■ Instructions to follow
Please output the entries below from the line that contains "By what distance" through the final line, reproduced exactly and alone.

■ Given records
_ _ _
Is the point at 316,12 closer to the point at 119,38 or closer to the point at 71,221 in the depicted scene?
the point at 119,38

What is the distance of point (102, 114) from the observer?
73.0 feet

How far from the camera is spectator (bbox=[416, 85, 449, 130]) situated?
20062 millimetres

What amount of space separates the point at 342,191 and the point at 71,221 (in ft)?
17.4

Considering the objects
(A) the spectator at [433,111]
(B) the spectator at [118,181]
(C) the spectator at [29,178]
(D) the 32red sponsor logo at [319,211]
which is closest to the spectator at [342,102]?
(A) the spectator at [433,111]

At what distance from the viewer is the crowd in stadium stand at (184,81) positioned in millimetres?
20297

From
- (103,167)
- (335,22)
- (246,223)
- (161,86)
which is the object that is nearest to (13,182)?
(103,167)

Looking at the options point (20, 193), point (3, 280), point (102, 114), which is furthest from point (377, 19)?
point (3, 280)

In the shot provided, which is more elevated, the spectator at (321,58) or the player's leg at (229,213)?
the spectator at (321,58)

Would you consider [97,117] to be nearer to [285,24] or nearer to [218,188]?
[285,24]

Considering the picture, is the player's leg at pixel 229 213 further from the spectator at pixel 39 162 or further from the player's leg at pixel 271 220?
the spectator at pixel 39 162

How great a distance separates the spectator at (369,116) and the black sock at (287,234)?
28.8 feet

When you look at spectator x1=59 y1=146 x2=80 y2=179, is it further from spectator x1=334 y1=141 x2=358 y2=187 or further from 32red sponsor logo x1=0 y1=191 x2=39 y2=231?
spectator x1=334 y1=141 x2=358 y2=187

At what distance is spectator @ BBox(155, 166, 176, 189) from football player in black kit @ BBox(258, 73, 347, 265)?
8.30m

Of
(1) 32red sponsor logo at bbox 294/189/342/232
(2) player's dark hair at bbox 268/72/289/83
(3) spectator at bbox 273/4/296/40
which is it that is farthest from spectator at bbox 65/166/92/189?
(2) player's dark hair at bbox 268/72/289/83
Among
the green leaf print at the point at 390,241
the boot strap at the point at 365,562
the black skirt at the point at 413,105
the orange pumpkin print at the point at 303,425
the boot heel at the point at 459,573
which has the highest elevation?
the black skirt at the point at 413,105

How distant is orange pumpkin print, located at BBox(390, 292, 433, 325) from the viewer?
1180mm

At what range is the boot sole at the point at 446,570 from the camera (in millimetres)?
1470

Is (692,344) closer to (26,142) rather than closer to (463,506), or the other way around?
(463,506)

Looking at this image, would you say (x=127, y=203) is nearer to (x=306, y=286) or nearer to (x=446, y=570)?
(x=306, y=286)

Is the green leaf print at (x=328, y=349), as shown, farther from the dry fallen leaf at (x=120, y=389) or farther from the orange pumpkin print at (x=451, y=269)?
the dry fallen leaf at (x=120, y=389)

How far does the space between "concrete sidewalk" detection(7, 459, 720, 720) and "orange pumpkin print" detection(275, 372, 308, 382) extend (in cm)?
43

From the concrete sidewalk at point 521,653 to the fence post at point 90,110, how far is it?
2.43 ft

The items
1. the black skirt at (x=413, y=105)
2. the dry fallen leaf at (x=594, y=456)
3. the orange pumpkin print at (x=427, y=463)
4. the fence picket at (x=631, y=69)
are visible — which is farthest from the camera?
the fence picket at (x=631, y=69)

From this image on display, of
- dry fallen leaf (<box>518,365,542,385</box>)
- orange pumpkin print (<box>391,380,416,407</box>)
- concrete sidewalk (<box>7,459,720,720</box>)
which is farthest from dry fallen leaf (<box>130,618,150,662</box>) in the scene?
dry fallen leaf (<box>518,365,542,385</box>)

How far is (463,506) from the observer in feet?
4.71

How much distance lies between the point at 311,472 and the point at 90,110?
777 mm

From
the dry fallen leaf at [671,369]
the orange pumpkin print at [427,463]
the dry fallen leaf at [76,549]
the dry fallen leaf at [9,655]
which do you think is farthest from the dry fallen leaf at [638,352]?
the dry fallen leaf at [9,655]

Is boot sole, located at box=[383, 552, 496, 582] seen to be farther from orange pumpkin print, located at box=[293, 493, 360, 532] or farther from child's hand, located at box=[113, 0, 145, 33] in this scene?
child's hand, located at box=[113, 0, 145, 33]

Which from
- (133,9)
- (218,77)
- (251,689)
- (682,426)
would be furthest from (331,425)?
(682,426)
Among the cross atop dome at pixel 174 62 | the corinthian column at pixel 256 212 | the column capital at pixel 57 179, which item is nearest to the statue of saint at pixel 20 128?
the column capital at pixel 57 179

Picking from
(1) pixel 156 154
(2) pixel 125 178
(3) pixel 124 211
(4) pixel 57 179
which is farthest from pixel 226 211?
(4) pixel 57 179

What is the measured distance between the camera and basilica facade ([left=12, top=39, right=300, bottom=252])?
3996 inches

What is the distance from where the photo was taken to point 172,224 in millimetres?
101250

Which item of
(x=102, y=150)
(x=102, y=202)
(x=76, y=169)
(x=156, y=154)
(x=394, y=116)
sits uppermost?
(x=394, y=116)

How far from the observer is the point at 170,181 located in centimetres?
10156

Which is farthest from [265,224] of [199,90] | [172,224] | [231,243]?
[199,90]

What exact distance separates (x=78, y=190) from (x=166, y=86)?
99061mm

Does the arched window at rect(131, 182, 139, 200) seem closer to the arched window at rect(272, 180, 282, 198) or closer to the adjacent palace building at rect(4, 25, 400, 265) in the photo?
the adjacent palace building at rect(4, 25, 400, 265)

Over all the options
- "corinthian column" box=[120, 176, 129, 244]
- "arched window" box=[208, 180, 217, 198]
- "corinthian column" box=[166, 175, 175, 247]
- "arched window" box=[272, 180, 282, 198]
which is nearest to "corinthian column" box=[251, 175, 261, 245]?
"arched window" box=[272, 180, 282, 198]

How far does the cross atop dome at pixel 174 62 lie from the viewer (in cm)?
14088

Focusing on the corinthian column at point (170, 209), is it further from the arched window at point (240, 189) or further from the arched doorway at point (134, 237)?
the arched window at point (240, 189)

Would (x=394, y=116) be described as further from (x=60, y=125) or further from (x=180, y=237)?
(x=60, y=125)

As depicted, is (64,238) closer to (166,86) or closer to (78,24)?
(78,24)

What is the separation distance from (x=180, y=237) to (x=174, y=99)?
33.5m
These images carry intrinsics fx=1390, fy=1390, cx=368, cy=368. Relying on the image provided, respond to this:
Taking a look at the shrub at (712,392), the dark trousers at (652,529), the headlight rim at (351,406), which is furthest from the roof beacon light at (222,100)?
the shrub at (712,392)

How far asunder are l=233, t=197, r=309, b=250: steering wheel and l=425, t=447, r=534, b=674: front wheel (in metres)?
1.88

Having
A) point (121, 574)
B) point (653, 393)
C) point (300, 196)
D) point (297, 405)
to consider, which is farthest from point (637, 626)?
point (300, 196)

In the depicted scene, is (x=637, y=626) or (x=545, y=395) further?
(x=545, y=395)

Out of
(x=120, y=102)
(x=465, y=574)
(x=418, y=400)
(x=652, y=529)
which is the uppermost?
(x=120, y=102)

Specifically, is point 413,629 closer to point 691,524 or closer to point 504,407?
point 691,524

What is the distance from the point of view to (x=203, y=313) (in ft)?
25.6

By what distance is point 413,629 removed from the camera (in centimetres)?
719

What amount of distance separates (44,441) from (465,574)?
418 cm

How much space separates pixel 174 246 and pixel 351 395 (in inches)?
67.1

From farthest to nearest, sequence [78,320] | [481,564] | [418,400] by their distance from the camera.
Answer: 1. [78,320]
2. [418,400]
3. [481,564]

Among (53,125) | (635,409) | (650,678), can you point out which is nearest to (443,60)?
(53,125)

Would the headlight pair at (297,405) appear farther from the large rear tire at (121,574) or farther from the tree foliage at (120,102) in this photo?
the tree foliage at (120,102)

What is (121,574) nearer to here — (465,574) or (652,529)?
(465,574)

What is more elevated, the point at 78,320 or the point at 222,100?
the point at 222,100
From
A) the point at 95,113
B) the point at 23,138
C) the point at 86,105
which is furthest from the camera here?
_ _ _
■ Solution
By what distance is point 413,629 removed from the camera (in centimetres)?
719

What amount of distance separates (44,441) from (465,574)?
418 cm

How much space separates pixel 174 246 and pixel 351 395 (in inches)?
67.1

From farthest to nearest, sequence [78,320] | [481,564] | [418,400] by their distance from the camera.
Answer: 1. [78,320]
2. [418,400]
3. [481,564]

Among (53,125) | (635,409) | (650,678), can you point out which is nearest to (443,60)?
(53,125)

Would the headlight pair at (297,405) appear farther from the large rear tire at (121,574) or farther from the tree foliage at (120,102) in this photo?
the tree foliage at (120,102)

What is (121,574) nearer to here — (465,574) or (652,529)?
(465,574)

What is more elevated, the point at 78,320 or the point at 222,100?
the point at 222,100
From
A) the point at 95,113
B) the point at 23,138
C) the point at 86,105
which is furthest from the camera here?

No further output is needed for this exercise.